◆ EXERCISE REQUIREMENTS:
Once the line with "United States, site lebec_CA-23." is found in the entries below, print it and each following line exactly, stopping after the line with "A: Bos taurus (domestic cow)."; print nothing else.

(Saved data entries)
○ ○ ○ ○ ○

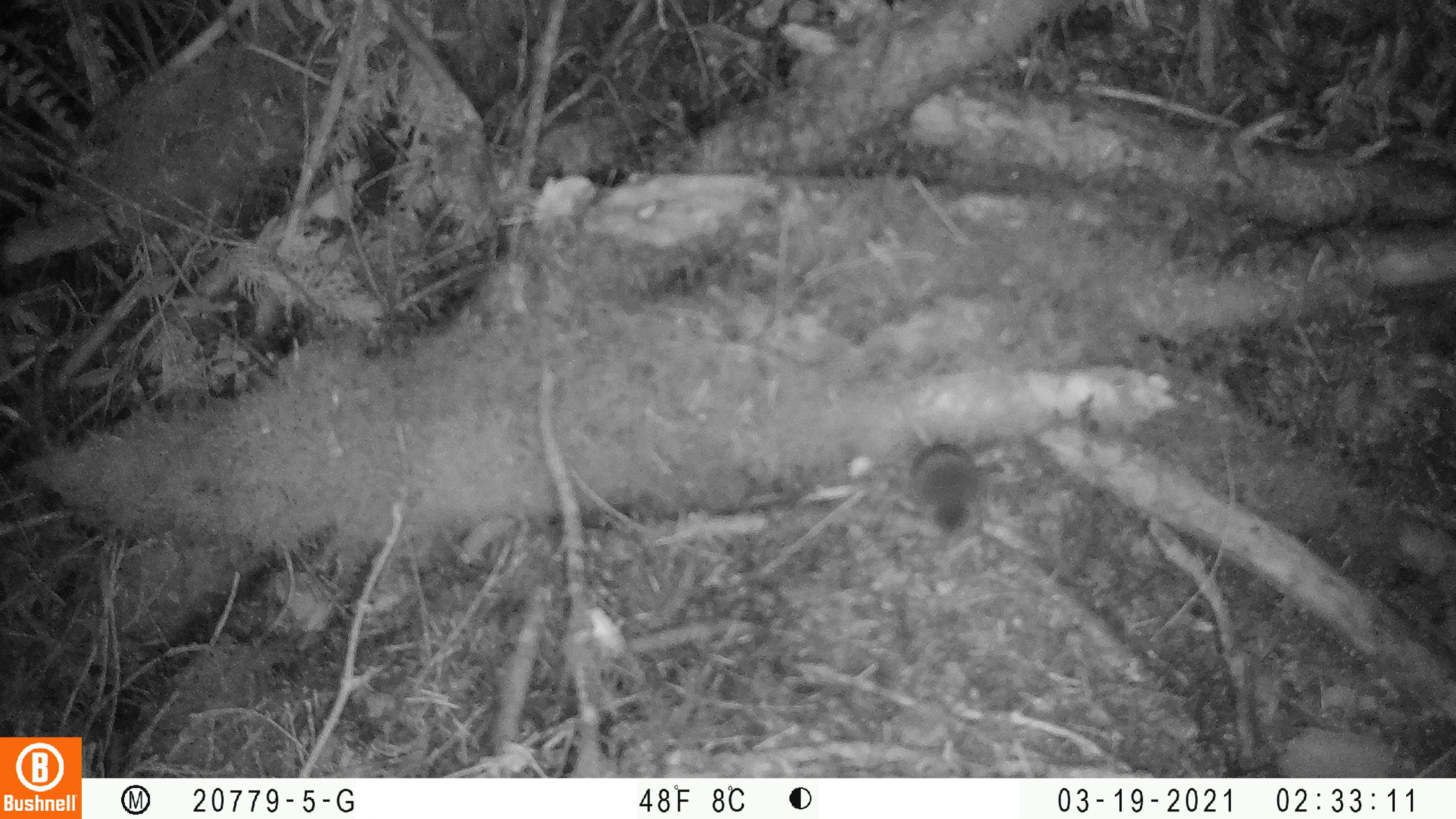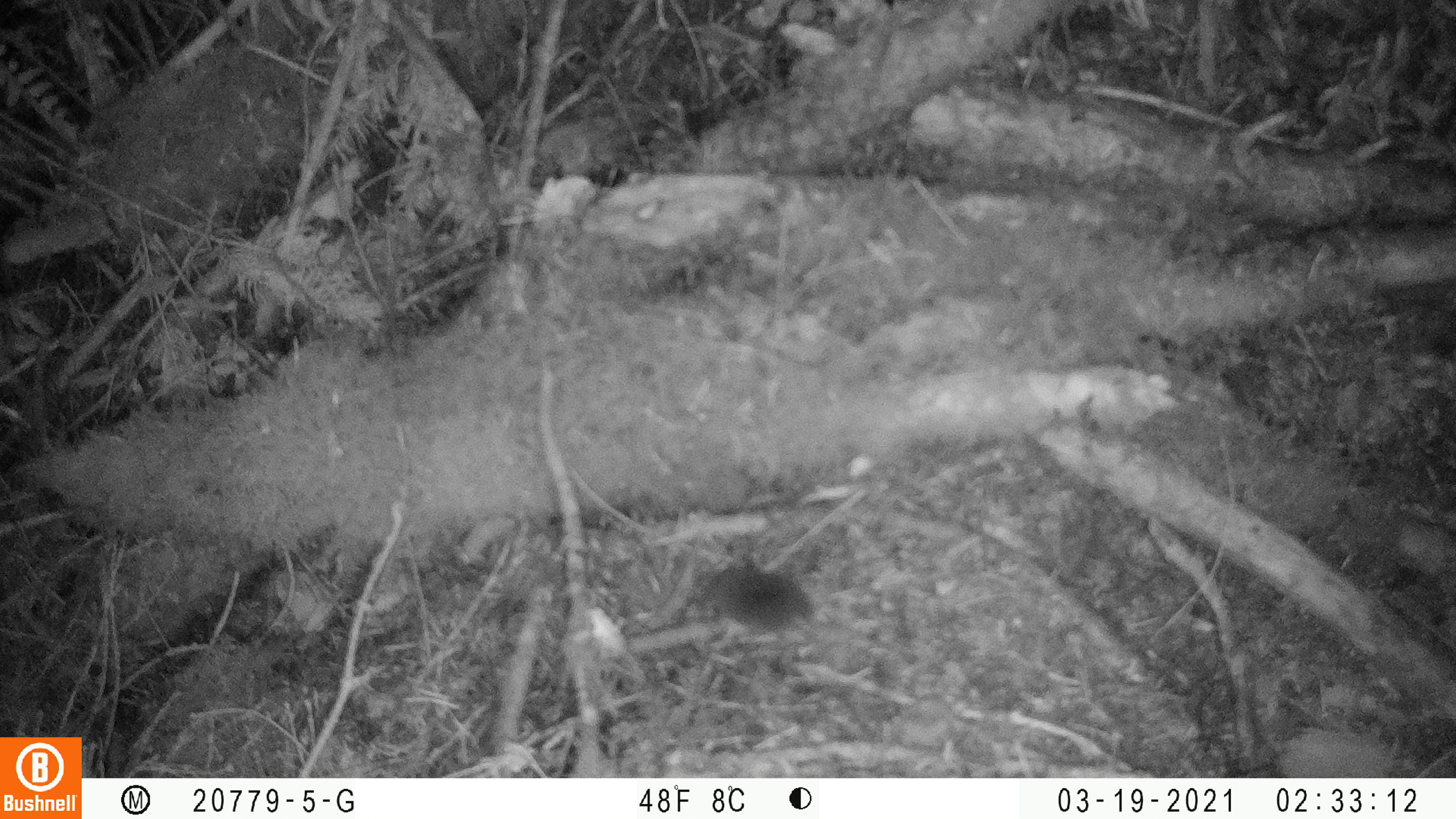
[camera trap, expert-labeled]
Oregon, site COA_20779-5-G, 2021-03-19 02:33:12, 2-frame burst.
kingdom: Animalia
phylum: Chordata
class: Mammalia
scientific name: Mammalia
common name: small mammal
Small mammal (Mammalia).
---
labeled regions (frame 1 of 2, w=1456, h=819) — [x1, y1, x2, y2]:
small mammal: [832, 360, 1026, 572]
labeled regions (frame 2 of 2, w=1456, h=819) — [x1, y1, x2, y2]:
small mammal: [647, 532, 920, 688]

○ ○ ○ ○ ○

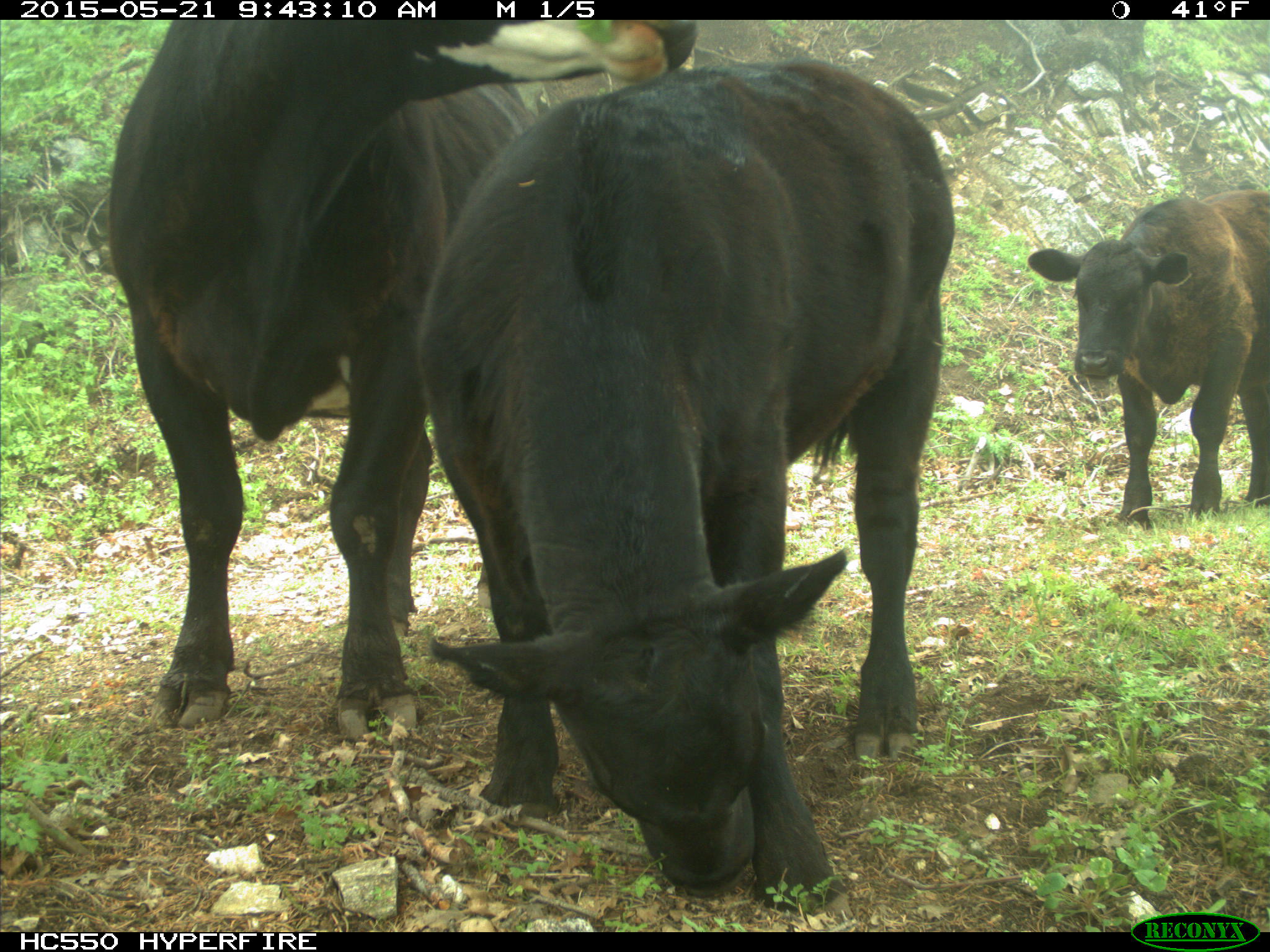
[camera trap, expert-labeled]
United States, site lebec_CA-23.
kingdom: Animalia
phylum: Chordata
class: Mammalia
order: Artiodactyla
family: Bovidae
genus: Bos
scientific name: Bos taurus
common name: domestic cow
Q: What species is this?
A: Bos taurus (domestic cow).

○ ○ ○ ○ ○

◆ ANSWER TO THIS PROBLEM:
United States, site lebec_CA-23.
kingdom: Animalia
phylum: Chordata
class: Mammalia
order: Artiodactyla
family: Bovidae
genus: Bos
scientific name: Bos taurus
common name: domestic cow
Q: What species is this?
A: Bos taurus (domestic cow).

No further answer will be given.